**AUFGABEN UND ÜBUNGEN:**
**A.** Fasse den Abschnitt über die Eierpreise in den USA in zwei Sätzen zusammen.
**B.** Schreibe den Abschnitt über die Eierpreise in den USA nach seinem letzten Satz weiter.

Seit Anfang 2022 mussten in den USA über 170 Millionen Hühner nach Ausbrüchen der Vogelgrippe (H5N1) getötet werden, der Großhandelspreis für ein Dutzend Eier ist in dieser Zeit von knapp über einem Dollar auf mehr als acht Dollar Ende Februar 2025 gestiegen. Im März ist der Eier-Börsenpreis zwar wieder stark gefallen, aber die Versorgungslage bleibt prekär und das Preisniveau für die Endverbraucher hoch: Im Supermarkt kostet das Dutzend in den USA aktuell immer noch mindestens sechs, eher acht Dollar, was im Billigeierland USA ein geradezu empörender Preis ist.

**ERFASSTE DATEN:**
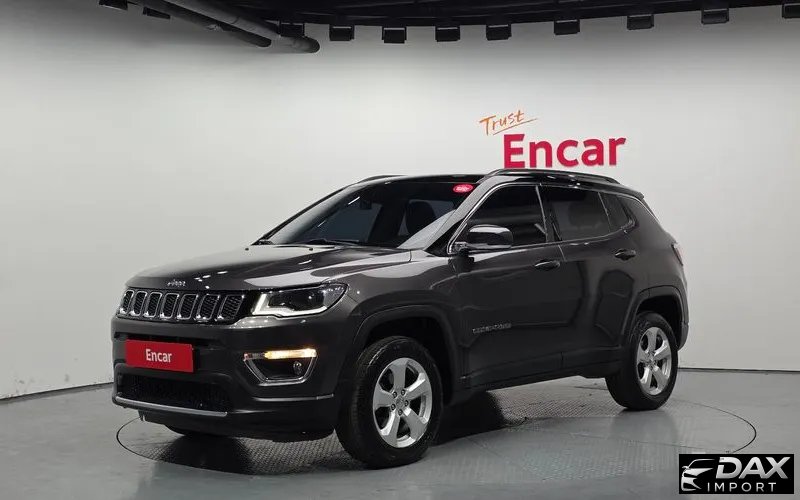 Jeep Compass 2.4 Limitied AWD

==

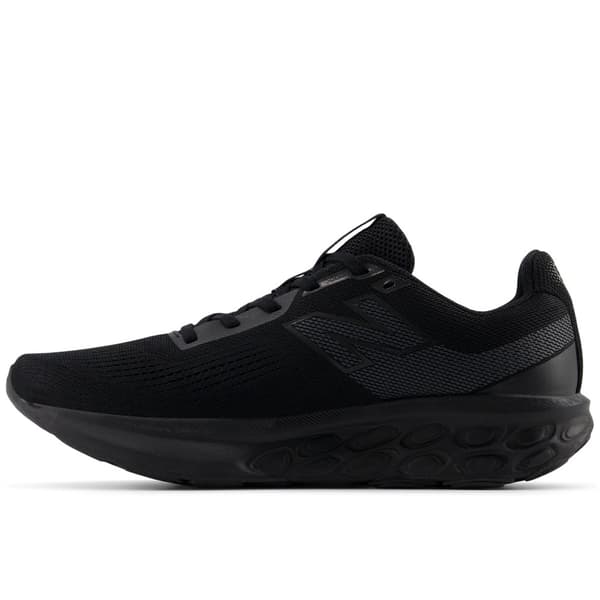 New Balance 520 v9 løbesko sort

**ERGEBNISSE JE AUFGABE:**
**A.** Seit Anfang 2022 wurden in den USA nach Ausbrüchen der Vogelgrippe über 170 Millionen Hühner getötet, und der Großhandelspreis für ein Dutzend Eier stieg bis Ende Februar 2025 von knapp über einem auf mehr als acht Dollar. Trotz eines starken Rückgangs des Börsenpreises im März bleibt die Versorgung prekär, und im Supermarkt kostet das Dutzend weiterhin mindestens sechs, eher acht Dollar.

**B.**
Berichte von Panikkäufen häufen sich, viele Supermärkte mussten die Zahl der pro Kunden abgegebenen Eier stark einschränken. Am 22. März gelang der Skin-Care-Marke „The Ordinary“ ein schöner PR-Coup, als sie in ihren Flagship-Geschäften in New York frische Hühnereier im „Ordinary“-Design und zum gestützten Preis von nur 3,37 Dollar anbot („solange der Vorrat reicht“).

Längst hatte die Knappheit da schon eine politische Dimension.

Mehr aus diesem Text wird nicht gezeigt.